Satsuma with a story: special pieces from private collectors.

THE NARUSE SEISHI BARGAIN.

A British collector sent us these pictures of a pair of beautiful vases that he managed to get hold of at a local auction a few years ago. Each of the vases have two large panels with intriguing depictions. The paintwork is of an unprecedented high level, which is especially noticeable when you look closely at the details. Each panel is a work of art of its own, as can be seen here on the depiction of fishermen showing their catch to a nobel family sitting under a canopy along the riverside. 

Not only the paintings on the panels, but also the spaces between the panels stand out because of the grace and balance with which smaller and larger dots have been thickened in a single shade of white.  Applying equal dots to a balanced whole is very difficult in itself. Here, however, the dots vary in size, but in such a refined way that it forms a lively yet balanced whole. You cannot design such a pattern in advance, it has to be done with great craftsmanship, dot by dot, always keeping an eye on the whole.  The fact that a great craftsman has been at work here can of course also be seen in the brushwork on the panels. The faces are full of expression, the performance is lifelike but retains the individual touch of the artist. The gold that has been applied thickly all over the painting has a function, in a richly beautiful interplay with the drawing and the other colours. 

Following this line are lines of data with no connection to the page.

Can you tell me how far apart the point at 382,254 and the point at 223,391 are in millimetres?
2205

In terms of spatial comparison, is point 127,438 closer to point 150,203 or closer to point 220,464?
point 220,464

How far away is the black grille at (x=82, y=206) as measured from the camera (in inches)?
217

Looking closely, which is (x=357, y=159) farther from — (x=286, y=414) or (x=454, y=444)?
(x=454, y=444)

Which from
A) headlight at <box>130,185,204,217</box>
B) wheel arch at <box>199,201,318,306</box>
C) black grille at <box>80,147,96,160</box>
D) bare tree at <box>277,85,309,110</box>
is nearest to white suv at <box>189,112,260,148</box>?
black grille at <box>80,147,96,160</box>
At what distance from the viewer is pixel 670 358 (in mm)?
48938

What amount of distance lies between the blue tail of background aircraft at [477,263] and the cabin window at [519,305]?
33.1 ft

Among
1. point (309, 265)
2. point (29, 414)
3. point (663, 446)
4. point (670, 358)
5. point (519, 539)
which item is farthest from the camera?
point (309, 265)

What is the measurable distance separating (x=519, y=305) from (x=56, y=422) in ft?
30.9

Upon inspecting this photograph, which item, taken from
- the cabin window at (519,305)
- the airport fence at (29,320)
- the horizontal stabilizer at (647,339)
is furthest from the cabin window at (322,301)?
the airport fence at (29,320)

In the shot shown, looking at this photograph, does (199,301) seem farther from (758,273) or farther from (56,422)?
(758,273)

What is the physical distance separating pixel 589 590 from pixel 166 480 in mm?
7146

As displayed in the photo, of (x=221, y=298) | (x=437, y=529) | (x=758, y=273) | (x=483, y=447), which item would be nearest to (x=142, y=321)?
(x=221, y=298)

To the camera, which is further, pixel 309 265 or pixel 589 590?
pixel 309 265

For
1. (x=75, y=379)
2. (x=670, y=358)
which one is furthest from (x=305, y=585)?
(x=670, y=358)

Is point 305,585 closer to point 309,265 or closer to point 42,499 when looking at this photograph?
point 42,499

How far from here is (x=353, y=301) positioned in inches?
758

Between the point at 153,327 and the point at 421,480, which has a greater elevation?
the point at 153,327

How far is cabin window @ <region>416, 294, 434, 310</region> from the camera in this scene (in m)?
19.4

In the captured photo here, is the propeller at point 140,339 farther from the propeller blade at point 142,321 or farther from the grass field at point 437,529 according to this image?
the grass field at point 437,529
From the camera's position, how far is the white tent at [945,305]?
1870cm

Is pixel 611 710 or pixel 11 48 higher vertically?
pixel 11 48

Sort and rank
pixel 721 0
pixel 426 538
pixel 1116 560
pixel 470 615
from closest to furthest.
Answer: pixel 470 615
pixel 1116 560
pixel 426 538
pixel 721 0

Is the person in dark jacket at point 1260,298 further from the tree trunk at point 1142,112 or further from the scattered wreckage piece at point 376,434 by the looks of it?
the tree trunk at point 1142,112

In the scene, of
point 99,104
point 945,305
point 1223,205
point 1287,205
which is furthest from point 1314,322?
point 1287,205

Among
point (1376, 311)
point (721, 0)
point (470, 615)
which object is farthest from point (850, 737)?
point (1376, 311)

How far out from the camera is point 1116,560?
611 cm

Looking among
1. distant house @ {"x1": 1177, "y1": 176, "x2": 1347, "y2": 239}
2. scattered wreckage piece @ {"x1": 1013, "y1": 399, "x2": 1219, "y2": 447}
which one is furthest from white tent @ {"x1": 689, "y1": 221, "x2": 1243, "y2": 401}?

One of the panels contains a text that is somewhat cryptic for a Westerner. The text 葷酒禁九山門, can literally be translated as "garlic sake forbidden nine mountains gate". It refers to Zen Budhism, where the "nine mountains gate" is a way of meditation to achieve enlightenment.The combination Garlic-Sake-Prohibition is even more enigmatic, but, as can be read in Tantra in Pacticec by David White (Princeton Universitypress, 2000) : "In Japanese history, kekkai has generally denoted the divisions between monastic and lay territory. There are signposts known as kekkai stones that stand at the entrance to some temple buildings (especially ones set aside for assiduous contemplative practice), which frequently contain the engraved admonition that women, alcohol, and garlic are not permitted beyond the sign". 

After reading this quote, it becomes immediately clear what is depicted on the panel: a kekkai stone near a temple complex, where one of the monks seems to point out to a number of others the warning written on it. Understanding what you see makes it possible to enjoy the beauty even more.

It is always a surprise to face such a highly qualified work. Even more surprising was it to see the signature under the vases. It has faded a bit, but it says clearly 陶博 園, what is Tohaku-En, the workshop of Naruse Seishi, who is considered one of the greatest Satsuma artists (see also "Prominent makers 3").   His work or that from his workshop is rare and difficult to find outside the museums.  It is difficult to say whether it was painted by Naruse Seishi himself, or by one of the highly qualified artists who worked for him, he did not always sign with his name.  But the quality of these vases is sublime,so it is very likely. And maybe the biggest surpise was it to hear that the current owner only had to pay £ 28 for this beautiful pair of vases, 50 cm high and made by one of the best Satsuma artists from the Meiji period.  It’s  good news for all collectors: apparently it is still possible to get the very best Satsuma for very little money.